Desde mi caverna, día 52: El monitoreo nos acecha de nuevo

05.05.2020

El mismo día que el Congreso aprobaba la idoneidad de Gabriela Cañas para presidir la Agencia Efe, la nueva directora ha afirmado ante la Cámara, leído y reflexionado, o sea que no hay lapsus ni linguae ni calami que valga, que es partidaria de establecer "sólo una fuente oficial de información". El "monitoreo" nos acecha de nuevo.

Al parecer, nadie mejor que una empresa pública, controlada por el Gobierno, en fin, para "desactivar" los bulos tan perversos para nuestra democracia. Función que ninguna entidad privada, ni La Sexta mire usted, puede, al parecer, realizar.

Para que no se diga que nuestro Gobierno no es cosmopolita, casi a la misma hora, el Gobierno francés anunciaba que incluiría en su página oficial una serie de artículos dedicados al coronavirus, eso sí, seleccionados, lo que ha enojado al periodismo galo.

En realidad, lo de una página oficial se parece bastante a poner a un periodista a filtrar preguntas. El sueño de los gobiernos ha pasado a ser etiquetar las líneas editoriales de los medios, indicar quién debe ser creíble o no. En realidad, se trata de que la información no tenga origen plural, ni distintas versiones.

No deja de ser algo sospechoso que quienes se empeñaron en liquidar empresas públicas de información o prohibieron la publicidad en televisiones o radios públicas para empobrecerlas, o enriquecer a los demñas, levanten ahora la bandera de la verdad pública.

No hace muchos días, con el pretexto de reflexionar sobre incentivos y bienes públicos, un largo debate en la profesión económica, el portavoz de Economía de La Moncloa, parte del Ministerio de la Verdad y la Neolengua, sugería que una agencia, pública naturalmente, debería premiar - con pasta y subvenciones, obviamente- a "las buenas prácticas" en los medios de comunicación.

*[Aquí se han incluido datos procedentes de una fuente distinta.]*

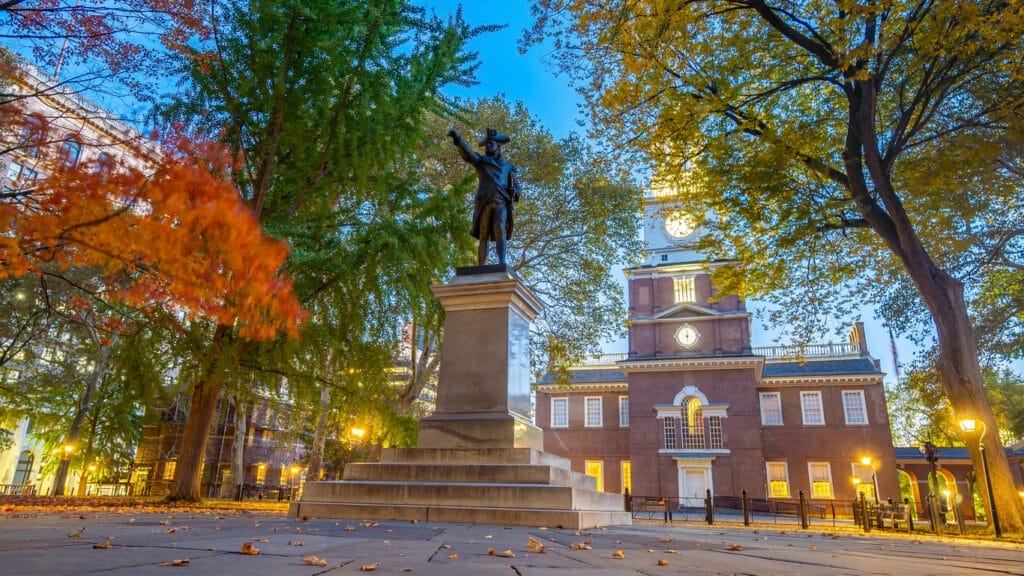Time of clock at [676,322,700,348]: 5:59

Una economista francesa muy ponderada en la España del populismo radical y las líneas editoriales tipo soy "el pianista del burdel", pero quiero forrarme, Julia Cagé, presentaba hace unos años un ensayo, bien argumentado por cierto, que con el título "salvar los medios de comunicación" proponía, partiendo de la misma idea de bien público, que desaparecieran los accionariados de los medios.

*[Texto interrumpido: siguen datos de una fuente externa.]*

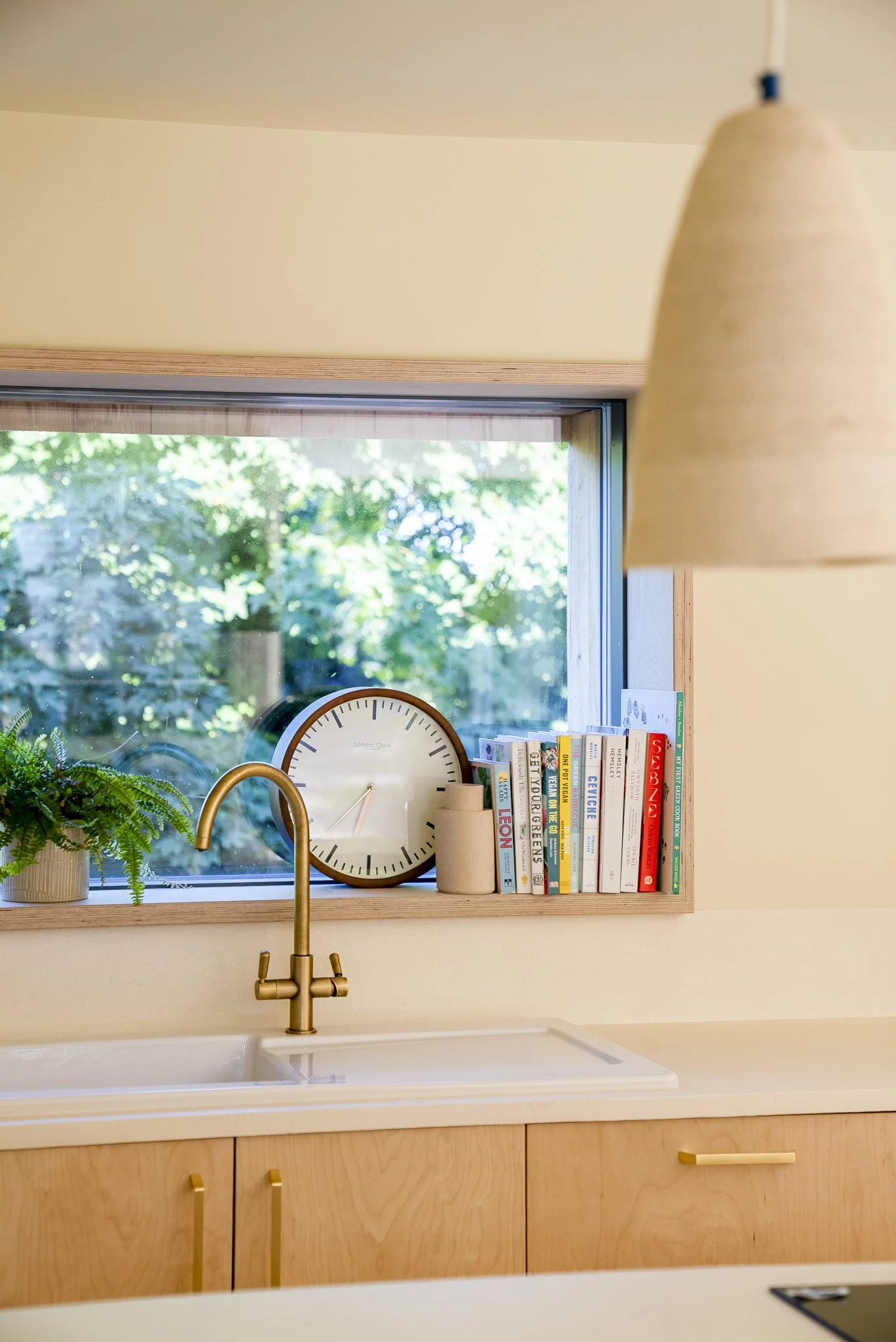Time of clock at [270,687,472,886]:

Su idea es que estos funcionen como fundaciones sin ánimo de lucro. El estado podría deducir impuestos a los que invirtieran en la fundación, salvo que sea el dueño de Zara, en cuyo caso hay que rechazar sus donaciones. O sea, los incentivos a los buenos medios.

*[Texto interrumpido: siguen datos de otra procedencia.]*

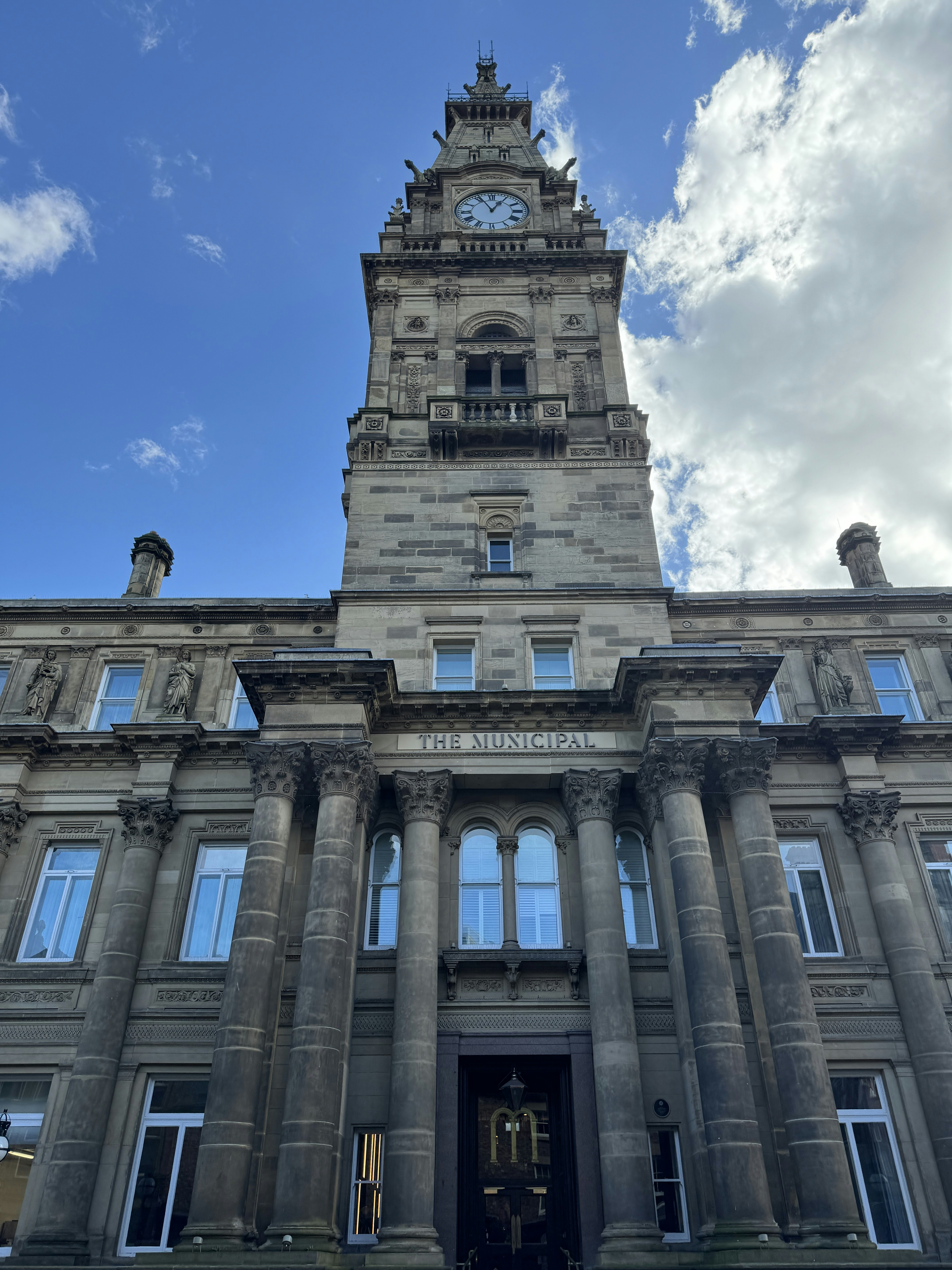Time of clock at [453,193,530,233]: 12:55
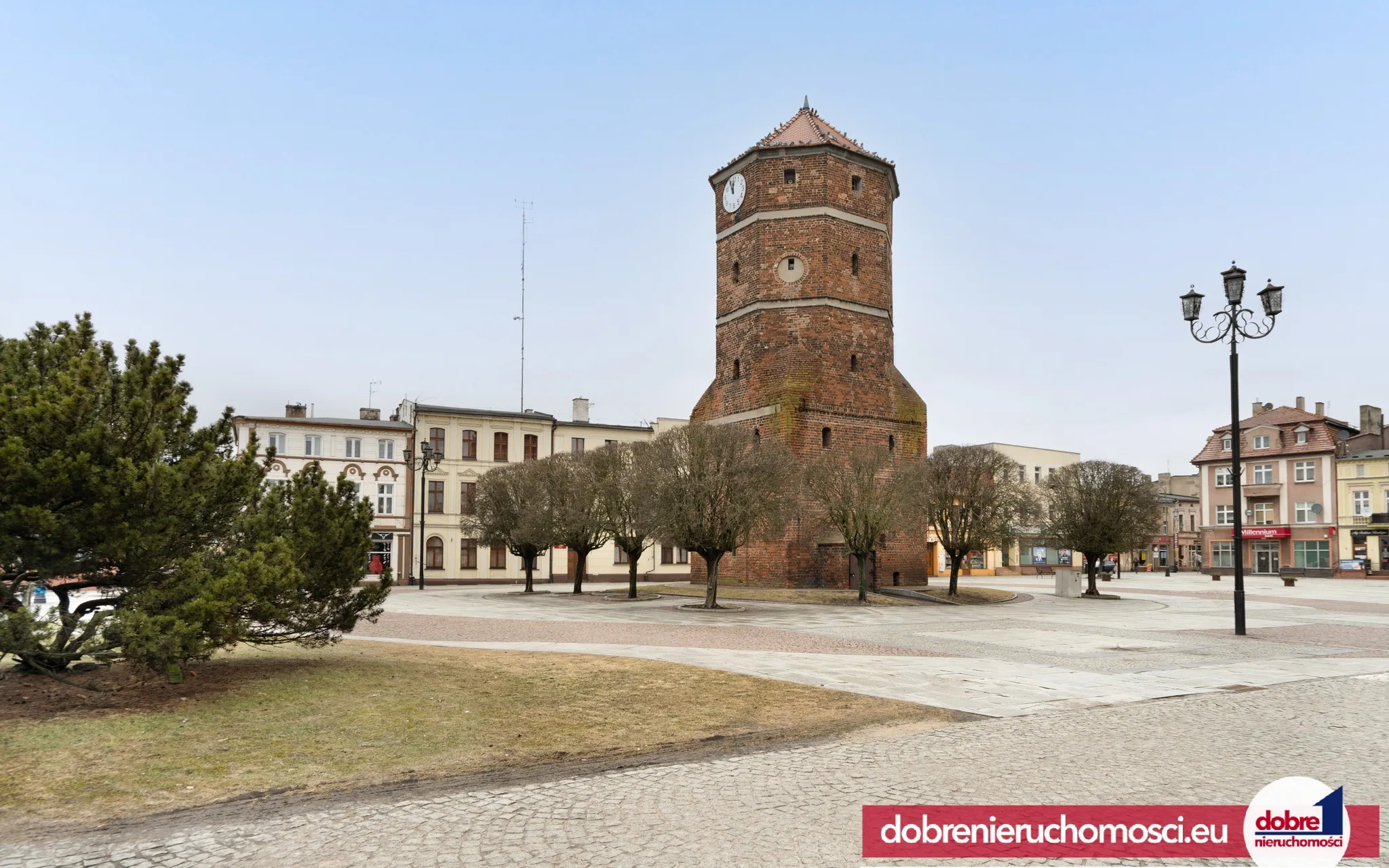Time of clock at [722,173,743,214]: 11:55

En una palabra, más finamente escritas, ideas similares a las que Podemos ha venido defendiendo sobre los medios de comunicación.

El bulo es el pretexto perfecto, junto a los recortes de libertades que corresponden a los momentos dramáticos en las sociedades modernas - sean atentados o alarmas sanitarias-.

Al parecer, necesitamos que el manto protector de los gobiernos, más que iniciativas individuales, sociales, privadas o de cualquier naturaleza, nos ayude a conocer la verdad.

Distinguir un artículo en una página oficial, filtrar una rueda de prensa o codificar una única verdad es un género dañino de periodismo. La verdad excluida no sería digna de un "imprimatur" que, al modo de la vieja iglesia, convertiría al estado en legítimo propietario de la verdad.

La cuestión es que la información no es solo un bien público, aquel indivisible que todo el mundo tiene derecho a disfrutar, sino que es una libertad fundamental y la creación de medios y su independencia está constitucionalizada. Ni un estado de alarma puede suspenderla.

Naturalmente, en el mundo de la neolengua, los gobiernos no censuran, solo "monitorean". Los gobiernos no producen bulos sino "interpretaciones alternativas". Y si, alguna vez, ustedes quieren tratar de forma desigual a los iguales, utilicen la expresión asimétrica, quedarán fetén, fetén,

Lo que resulta más que sorprendente es que sean en ámbitos aparentemente de izquierda, herederos de los largos combates por la libertad en general y, de expresión en particular, los más seducidos por el control de los medios a estas alturas de la historia, justo en el momento en que las redes podrían democratizar la información - esa es la cara A del peligro de los bulos-.

Pero la historia, ahora, es que ustedes deben "monitorizarse" a sí mismos. O sea, que se queden en casa, excepto a las horas programadas. Cuando bajemos de los balcones, también tendremos que ocuparnos de esto. Ya queda menos. Mi nieto y mis nietas, que están monitorizados eso sí, afirman que todo ira bien y yo les creo.